** START OF Dataset records **

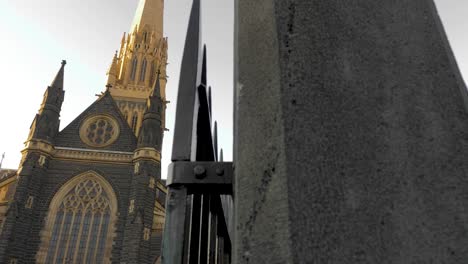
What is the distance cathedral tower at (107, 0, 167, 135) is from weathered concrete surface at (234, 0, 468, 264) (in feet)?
98.8

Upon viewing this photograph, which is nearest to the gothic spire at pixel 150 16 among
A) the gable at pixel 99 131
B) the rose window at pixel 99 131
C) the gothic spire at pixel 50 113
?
the gothic spire at pixel 50 113

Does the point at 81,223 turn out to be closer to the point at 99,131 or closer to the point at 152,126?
the point at 99,131

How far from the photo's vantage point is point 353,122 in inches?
35.4

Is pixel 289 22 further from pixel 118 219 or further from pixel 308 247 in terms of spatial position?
pixel 118 219

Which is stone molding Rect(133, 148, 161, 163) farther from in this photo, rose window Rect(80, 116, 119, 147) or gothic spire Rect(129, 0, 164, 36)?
gothic spire Rect(129, 0, 164, 36)

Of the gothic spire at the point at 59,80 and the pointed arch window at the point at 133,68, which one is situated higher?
the pointed arch window at the point at 133,68

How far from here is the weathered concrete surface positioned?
77 centimetres

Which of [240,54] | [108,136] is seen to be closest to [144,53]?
[108,136]

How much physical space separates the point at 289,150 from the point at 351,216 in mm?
192

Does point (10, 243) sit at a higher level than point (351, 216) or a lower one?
higher

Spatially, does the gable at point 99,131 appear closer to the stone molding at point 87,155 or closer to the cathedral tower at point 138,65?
the stone molding at point 87,155

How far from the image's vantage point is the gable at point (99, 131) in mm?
20156

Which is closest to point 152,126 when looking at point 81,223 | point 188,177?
point 81,223

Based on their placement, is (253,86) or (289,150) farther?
(253,86)
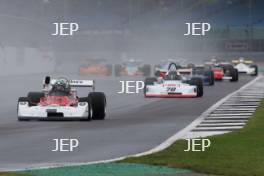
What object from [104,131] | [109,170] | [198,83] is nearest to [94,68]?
[198,83]

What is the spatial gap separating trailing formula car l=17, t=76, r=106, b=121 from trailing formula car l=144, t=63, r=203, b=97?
9.08 metres

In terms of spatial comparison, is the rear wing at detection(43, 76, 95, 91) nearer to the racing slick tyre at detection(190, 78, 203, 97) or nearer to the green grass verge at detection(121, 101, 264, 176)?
the green grass verge at detection(121, 101, 264, 176)

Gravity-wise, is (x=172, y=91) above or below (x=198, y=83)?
below

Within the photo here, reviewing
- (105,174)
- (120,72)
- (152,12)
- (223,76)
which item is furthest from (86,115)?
(152,12)

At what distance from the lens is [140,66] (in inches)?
2192

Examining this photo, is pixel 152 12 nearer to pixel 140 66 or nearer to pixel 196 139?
pixel 140 66

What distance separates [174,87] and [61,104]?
390 inches

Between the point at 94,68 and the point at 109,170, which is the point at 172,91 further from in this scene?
the point at 94,68

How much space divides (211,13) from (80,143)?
60.9m

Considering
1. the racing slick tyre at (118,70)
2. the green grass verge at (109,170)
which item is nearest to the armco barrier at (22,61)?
the racing slick tyre at (118,70)

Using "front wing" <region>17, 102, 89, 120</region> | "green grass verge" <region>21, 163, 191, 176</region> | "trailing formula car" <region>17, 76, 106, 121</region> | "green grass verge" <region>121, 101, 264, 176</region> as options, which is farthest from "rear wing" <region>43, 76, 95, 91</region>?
"green grass verge" <region>21, 163, 191, 176</region>

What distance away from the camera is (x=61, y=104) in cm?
2141

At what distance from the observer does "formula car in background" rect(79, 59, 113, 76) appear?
54.5 m

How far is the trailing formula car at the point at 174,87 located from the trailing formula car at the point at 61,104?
908 cm
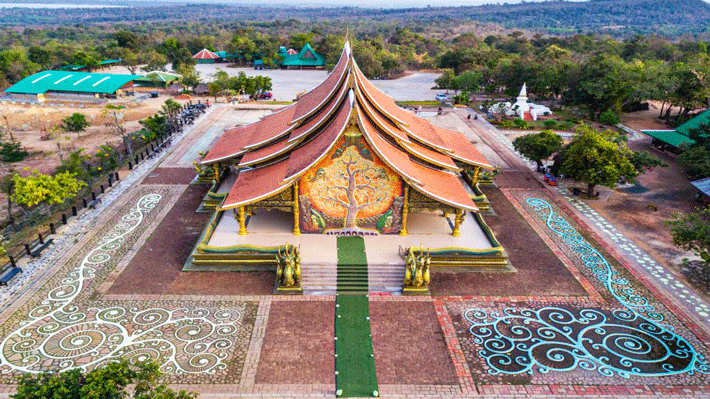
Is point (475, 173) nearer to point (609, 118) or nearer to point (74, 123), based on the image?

** END OF Dataset records **

**The task**
Move every line from the one containing "What distance away" through the end of the data over into your answer, adding 120 to each distance in the answers. Leave out the pictures.

**Task result**
What distance away from the camera is (x=61, y=104) in cm?
2261

At what distance from the observer does "formula car in background" rect(79, 59, 113, 76) appear?
174.5 m

How far is the trailing formula car at the point at 174,87 located from the trailing formula car at the point at 61,104?
1028 cm
Is point (475, 173) nearer to point (609, 118) or nearer to point (74, 123), based on the image?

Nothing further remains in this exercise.